GRPO (DeepSeek 2024, famous from the R1 paper) is the lightweight RL algorithm that makes this practical. It's a descendant of PPO with one big simplification: no critic network. Instead of estimating the advantage with a learned value function, it standardises rewards within a sampled group of rollouts.

A_i = \frac{r_i - \text{mean}(r_1, \ldots, r_G)}{\text{std}(r_1, \ldots, r_G) + \epsilon}

problem

What is 37 × 42? → 1554

rollout 1

1554

rollout 2

1534

rollout 3

1554

rollout 4

1564

rollout 5

1454

rollout 6

1554

rollout 7

1544

rollout 8

1554

Sample.

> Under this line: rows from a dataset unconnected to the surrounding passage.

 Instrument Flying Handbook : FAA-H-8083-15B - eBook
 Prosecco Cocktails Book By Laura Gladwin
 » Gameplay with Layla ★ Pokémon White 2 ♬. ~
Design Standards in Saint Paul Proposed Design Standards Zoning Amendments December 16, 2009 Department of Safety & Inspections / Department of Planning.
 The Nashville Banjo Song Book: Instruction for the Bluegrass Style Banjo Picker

Generate G rollouts from the current policy for the same prompt. Here G=8.

The full GRPO objective

The picture above simplified the math. The full GRPO loss is a clipped PPO-style objective with an added KL penalty to a reference model. Here it is:

GRPO loss, full form

\mathcal{L}_\text{GRPO} = -\mathbb{E}\!\left[ \min\!\left(\rho_i A_i,\; \text{clip}(\rho_i, 1-\epsilon, 1+\epsilon) A_i\right)\right] + \beta\, \text{KL}(\pi_\theta \,\|\, \pi_\text{ref})

where $\rho_i = \pi_\theta(y_i)/\pi_\text{old}(y_i)$ is the importance ratio between the current policy and the policy that generated the rollouts, and $A_i$ is the standardised advantage from the group.

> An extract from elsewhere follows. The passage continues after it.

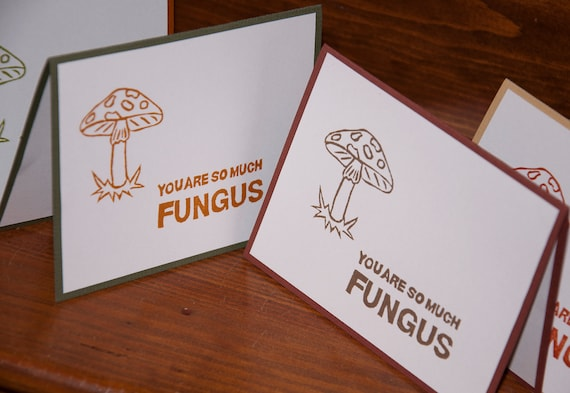You Are So Much Fungus greeting cards (set of 10)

Why RLVR is the trick that made DeepSeek-R1 possible

DeepSeek-R1 used pure rule-based rewards:

Accuracy reward — does the final answer match ground truth?
Format reward — is the output wrapped in <think>...</think><answer>...</answer>?

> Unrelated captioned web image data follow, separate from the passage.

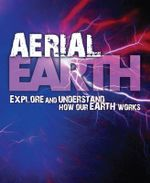 Aerial Earth : Explore and Understand How Our Earth Works - David Orme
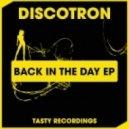 Discotron - Boom Shake Da Room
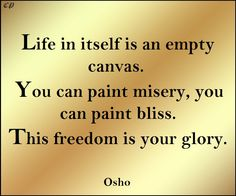 """""""Life in itself is an empty canvas; it becomes whatsoever you paint on it. You can paint misery, you can paint bliss. This freedom is your glory."""" - Osho"""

No humans in the loop. No reward model. Just regex + a math checker. With GRPO running thousands of rollout-grade-update cycles, the model learned to produce long correct reasoning traces from scratch. The AIME 2024 pass@1 score went from 15.6% to 71.0% — entirely from RLVR on verifiable problems.

The 2025 surprise: GRPO and DPO are the same thing

Chen et al. 2025 (“It Takes Two: Your GRPO Is Secretly DPO”) showed that GRPO and DPO implement the same contrastive mechanism. Both push up the log-probability of good responses relative to bad ones. The only difference is where the pairs come from:

DPO: pairs from a static human preference dataset.
GRPO: pairs from on-policy rollouts, grouped and standardised.

The unifying view: preference optimisation is contrastive learning over log-probability ratios. When you have preference data, use DPO. When you have rollouts and a verifier, use GRPO. The math is the same.